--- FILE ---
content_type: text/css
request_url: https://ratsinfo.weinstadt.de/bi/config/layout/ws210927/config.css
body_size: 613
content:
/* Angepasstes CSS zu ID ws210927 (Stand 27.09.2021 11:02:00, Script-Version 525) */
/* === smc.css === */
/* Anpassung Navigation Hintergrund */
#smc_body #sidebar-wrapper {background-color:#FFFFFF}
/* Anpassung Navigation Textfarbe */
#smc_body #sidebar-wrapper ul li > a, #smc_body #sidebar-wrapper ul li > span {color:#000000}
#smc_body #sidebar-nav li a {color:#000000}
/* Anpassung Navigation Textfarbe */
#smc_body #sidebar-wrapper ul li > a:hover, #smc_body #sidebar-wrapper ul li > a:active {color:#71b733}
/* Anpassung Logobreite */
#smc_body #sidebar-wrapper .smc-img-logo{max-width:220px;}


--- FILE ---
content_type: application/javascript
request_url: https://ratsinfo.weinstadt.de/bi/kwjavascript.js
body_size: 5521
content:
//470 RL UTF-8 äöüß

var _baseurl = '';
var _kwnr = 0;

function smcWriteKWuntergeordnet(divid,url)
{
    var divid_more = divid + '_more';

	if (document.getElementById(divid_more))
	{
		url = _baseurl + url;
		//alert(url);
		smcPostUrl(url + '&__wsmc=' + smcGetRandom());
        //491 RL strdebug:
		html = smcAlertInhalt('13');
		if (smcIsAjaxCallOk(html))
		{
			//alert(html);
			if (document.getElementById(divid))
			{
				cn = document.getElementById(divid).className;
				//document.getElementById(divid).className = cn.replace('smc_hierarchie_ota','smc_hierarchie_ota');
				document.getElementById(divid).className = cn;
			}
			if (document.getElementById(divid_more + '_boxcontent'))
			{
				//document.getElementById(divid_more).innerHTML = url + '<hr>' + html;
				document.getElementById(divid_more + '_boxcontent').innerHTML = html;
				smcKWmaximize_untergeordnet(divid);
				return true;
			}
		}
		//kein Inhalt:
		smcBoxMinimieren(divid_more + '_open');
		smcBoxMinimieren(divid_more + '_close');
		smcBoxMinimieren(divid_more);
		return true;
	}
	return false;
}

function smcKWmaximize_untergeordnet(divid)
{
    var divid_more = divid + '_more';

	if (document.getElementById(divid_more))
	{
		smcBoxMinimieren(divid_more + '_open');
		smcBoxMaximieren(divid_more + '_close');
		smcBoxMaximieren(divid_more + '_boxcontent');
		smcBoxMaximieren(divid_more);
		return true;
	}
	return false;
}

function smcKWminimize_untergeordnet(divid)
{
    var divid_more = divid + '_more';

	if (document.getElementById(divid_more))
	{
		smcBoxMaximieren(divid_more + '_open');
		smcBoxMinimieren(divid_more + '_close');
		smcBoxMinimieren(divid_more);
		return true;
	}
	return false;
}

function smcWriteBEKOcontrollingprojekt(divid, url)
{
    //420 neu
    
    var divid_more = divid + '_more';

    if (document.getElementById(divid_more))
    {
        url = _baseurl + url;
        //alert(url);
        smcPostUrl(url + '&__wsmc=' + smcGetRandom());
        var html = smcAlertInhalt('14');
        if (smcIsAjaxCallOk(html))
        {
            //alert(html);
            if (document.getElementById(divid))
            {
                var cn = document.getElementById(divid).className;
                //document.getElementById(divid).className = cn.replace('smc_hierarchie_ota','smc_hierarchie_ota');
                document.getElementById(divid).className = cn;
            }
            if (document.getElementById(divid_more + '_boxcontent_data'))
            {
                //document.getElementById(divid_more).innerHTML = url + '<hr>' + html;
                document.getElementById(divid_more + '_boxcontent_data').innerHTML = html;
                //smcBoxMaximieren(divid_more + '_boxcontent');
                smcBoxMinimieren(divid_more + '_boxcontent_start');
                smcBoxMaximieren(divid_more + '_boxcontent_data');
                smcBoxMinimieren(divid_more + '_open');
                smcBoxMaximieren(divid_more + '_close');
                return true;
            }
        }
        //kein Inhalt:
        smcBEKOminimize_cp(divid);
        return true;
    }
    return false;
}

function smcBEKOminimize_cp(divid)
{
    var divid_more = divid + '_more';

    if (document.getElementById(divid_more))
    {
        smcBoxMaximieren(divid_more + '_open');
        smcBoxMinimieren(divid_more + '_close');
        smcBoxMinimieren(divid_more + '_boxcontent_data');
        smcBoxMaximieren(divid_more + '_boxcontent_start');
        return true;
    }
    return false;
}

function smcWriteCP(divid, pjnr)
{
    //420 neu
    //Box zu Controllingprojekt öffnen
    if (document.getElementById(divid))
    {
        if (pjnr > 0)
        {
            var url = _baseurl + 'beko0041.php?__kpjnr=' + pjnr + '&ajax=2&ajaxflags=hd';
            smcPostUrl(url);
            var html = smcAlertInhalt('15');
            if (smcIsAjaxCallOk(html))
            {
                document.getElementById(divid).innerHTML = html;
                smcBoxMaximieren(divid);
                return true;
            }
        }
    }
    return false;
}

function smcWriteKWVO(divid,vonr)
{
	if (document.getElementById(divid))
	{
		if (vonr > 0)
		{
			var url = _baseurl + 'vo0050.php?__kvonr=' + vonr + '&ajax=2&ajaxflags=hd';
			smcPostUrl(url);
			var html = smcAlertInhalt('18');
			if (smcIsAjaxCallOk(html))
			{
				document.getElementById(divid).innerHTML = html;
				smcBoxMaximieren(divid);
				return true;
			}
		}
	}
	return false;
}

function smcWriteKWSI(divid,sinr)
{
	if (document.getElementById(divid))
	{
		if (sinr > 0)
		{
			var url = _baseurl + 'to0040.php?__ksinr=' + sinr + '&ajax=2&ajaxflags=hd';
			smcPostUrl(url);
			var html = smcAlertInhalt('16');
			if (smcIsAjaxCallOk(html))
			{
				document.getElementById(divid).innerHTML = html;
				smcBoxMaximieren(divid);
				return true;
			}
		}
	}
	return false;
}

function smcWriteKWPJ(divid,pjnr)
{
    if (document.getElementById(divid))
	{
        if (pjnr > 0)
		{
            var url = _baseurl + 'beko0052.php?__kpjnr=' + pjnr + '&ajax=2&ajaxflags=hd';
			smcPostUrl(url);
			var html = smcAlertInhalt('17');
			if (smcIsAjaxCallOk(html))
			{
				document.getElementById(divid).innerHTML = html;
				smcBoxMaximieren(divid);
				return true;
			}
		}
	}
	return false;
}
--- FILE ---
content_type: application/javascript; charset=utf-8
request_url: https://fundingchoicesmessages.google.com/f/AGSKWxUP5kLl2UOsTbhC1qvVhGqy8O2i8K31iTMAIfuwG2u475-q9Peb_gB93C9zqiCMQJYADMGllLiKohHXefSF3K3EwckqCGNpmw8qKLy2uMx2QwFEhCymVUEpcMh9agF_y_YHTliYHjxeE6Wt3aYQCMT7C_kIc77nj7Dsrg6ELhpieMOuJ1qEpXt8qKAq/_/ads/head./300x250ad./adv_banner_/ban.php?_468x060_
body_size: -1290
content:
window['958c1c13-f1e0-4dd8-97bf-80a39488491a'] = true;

» Exercise directions:
Nothing in the records should differ from the original when you retype them.

» Answer to the exercise:
--- FILE ---
content_type: text/css
request_url: https://ratsinfo.weinstadt.de/bi/config/layout/ws210927/config.css
body_size: 613
content:
/* Angepasstes CSS zu ID ws210927 (Stand 27.09.2021 11:02:00, Script-Version 525) */
/* === smc.css === */
/* Anpassung Navigation Hintergrund */
#smc_body #sidebar-wrapper {background-color:#FFFFFF}
/* Anpassung Navigation Textfarbe */
#smc_body #sidebar-wrapper ul li > a, #smc_body #sidebar-wrapper ul li > span {color:#000000}
#smc_body #sidebar-nav li a {color:#000000}
/* Anpassung Navigation Textfarbe */
#smc_body #sidebar-wrapper ul li > a:hover, #smc_body #sidebar-wrapper ul li > a:active {color:#71b733}
/* Anpassung Logobreite */
#smc_body #sidebar-wrapper .smc-img-logo{max-width:220px;}


--- FILE ---
content_type: application/javascript
request_url: https://ratsinfo.weinstadt.de/bi/kwjavascript.js
body_size: 5521
content:
//470 RL UTF-8 äöüß

var _baseurl = '';
var _kwnr = 0;

function smcWriteKWuntergeordnet(divid,url)
{
    var divid_more = divid + '_more';

	if (document.getElementById(divid_more))
	{
		url = _baseurl + url;
		//alert(url);
		smcPostUrl(url + '&__wsmc=' + smcGetRandom());
        //491 RL strdebug:
		html = smcAlertInhalt('13');
		if (smcIsAjaxCallOk(html))
		{
			//alert(html);
			if (document.getElementById(divid))
			{
				cn = document.getElementById(divid).className;
				//document.getElementById(divid).className = cn.replace('smc_hierarchie_ota','smc_hierarchie_ota');
				document.getElementById(divid).className = cn;
			}
			if (document.getElementById(divid_more + '_boxcontent'))
			{
				//document.getElementById(divid_more).innerHTML = url + '<hr>' + html;
				document.getElementById(divid_more + '_boxcontent').innerHTML = html;
				smcKWmaximize_untergeordnet(divid);
				return true;
			}
		}
		//kein Inhalt:
		smcBoxMinimieren(divid_more + '_open');
		smcBoxMinimieren(divid_more + '_close');
		smcBoxMinimieren(divid_more);
		return true;
	}
	return false;
}

function smcKWmaximize_untergeordnet(divid)
{
    var divid_more = divid + '_more';

	if (document.getElementById(divid_more))
	{
		smcBoxMinimieren(divid_more + '_open');
		smcBoxMaximieren(divid_more + '_close');
		smcBoxMaximieren(divid_more + '_boxcontent');
		smcBoxMaximieren(divid_more);
		return true;
	}
	return false;
}

function smcKWminimize_untergeordnet(divid)
{
    var divid_more = divid + '_more';

	if (document.getElementById(divid_more))
	{
		smcBoxMaximieren(divid_more + '_open');
		smcBoxMinimieren(divid_more + '_close');
		smcBoxMinimieren(divid_more);
		return true;
	}
	return false;
}

function smcWriteBEKOcontrollingprojekt(divid, url)
{
    //420 neu
    
    var divid_more = divid + '_more';

    if (document.getElementById(divid_more))
    {
        url = _baseurl + url;
        //alert(url);
        smcPostUrl(url + '&__wsmc=' + smcGetRandom());
        var html = smcAlertInhalt('14');
        if (smcIsAjaxCallOk(html))
        {
            //alert(html);
            if (document.getElementById(divid))
            {
                var cn = document.getElementById(divid).className;
                //document.getElementById(divid).className = cn.replace('smc_hierarchie_ota','smc_hierarchie_ota');
                document.getElementById(divid).className = cn;
            }
            if (document.getElementById(divid_more + '_boxcontent_data'))
            {
                //document.getElementById(divid_more).innerHTML = url + '<hr>' + html;
                document.getElementById(divid_more + '_boxcontent_data').innerHTML = html;
                //smcBoxMaximieren(divid_more + '_boxcontent');
                smcBoxMinimieren(divid_more + '_boxcontent_start');
                smcBoxMaximieren(divid_more + '_boxcontent_data');
                smcBoxMinimieren(divid_more + '_open');
                smcBoxMaximieren(divid_more + '_close');
                return true;
            }
        }
        //kein Inhalt:
        smcBEKOminimize_cp(divid);
        return true;
    }
    return false;
}

function smcBEKOminimize_cp(divid)
{
    var divid_more = divid + '_more';

    if (document.getElementById(divid_more))
    {
        smcBoxMaximieren(divid_more + '_open');
        smcBoxMinimieren(divid_more + '_close');
        smcBoxMinimieren(divid_more + '_boxcontent_data');
        smcBoxMaximieren(divid_more + '_boxcontent_start');
        return true;
    }
    return false;
}

function smcWriteCP(divid, pjnr)
{
    //420 neu
    //Box zu Controllingprojekt öffnen
    if (document.getElementById(divid))
    {
        if (pjnr > 0)
        {
            var url = _baseurl + 'beko0041.php?__kpjnr=' + pjnr + '&ajax=2&ajaxflags=hd';
            smcPostUrl(url);
            var html = smcAlertInhalt('15');
            if (smcIsAjaxCallOk(html))
            {
                document.getElementById(divid).innerHTML = html;
                smcBoxMaximieren(divid);
                return true;
            }
        }
    }
    return false;
}

function smcWriteKWVO(divid,vonr)
{
	if (document.getElementById(divid))
	{
		if (vonr > 0)
		{
			var url = _baseurl + 'vo0050.php?__kvonr=' + vonr + '&ajax=2&ajaxflags=hd';
			smcPostUrl(url);
			var html = smcAlertInhalt('18');
			if (smcIsAjaxCallOk(html))
			{
				document.getElementById(divid).innerHTML = html;
				smcBoxMaximieren(divid);
				return true;
			}
		}
	}
	return false;
}

function smcWriteKWSI(divid,sinr)
{
	if (document.getElementById(divid))
	{
		if (sinr > 0)
		{
			var url = _baseurl + 'to0040.php?__ksinr=' + sinr + '&ajax=2&ajaxflags=hd';
			smcPostUrl(url);
			var html = smcAlertInhalt('16');
			if (smcIsAjaxCallOk(html))
			{
				document.getElementById(divid).innerHTML = html;
				smcBoxMaximieren(divid);
				return true;
			}
		}
	}
	return false;
}

function smcWriteKWPJ(divid,pjnr)
{
    if (document.getElementById(divid))
	{
        if (pjnr > 0)
		{
            var url = _baseurl + 'beko0052.php?__kpjnr=' + pjnr + '&ajax=2&ajaxflags=hd';
			smcPostUrl(url);
			var html = smcAlertInhalt('17');
			if (smcIsAjaxCallOk(html))
			{
				document.getElementById(divid).innerHTML = html;
				smcBoxMaximieren(divid);
				return true;
			}
		}
	}
	return false;
}
--- FILE ---
content_type: application/javascript; charset=utf-8
request_url: https://fundingchoicesmessages.google.com/f/AGSKWxUP5kLl2UOsTbhC1qvVhGqy8O2i8K31iTMAIfuwG2u475-q9Peb_gB93C9zqiCMQJYADMGllLiKohHXefSF3K3EwckqCGNpmw8qKLy2uMx2QwFEhCymVUEpcMh9agF_y_YHTliYHjxeE6Wt3aYQCMT7C_kIc77nj7Dsrg6ELhpieMOuJ1qEpXt8qKAq/_/ads/head./300x250ad./adv_banner_/ban.php?_468x060_
body_size: -1290
content:
window['958c1c13-f1e0-4dd8-97bf-80a39488491a'] = true;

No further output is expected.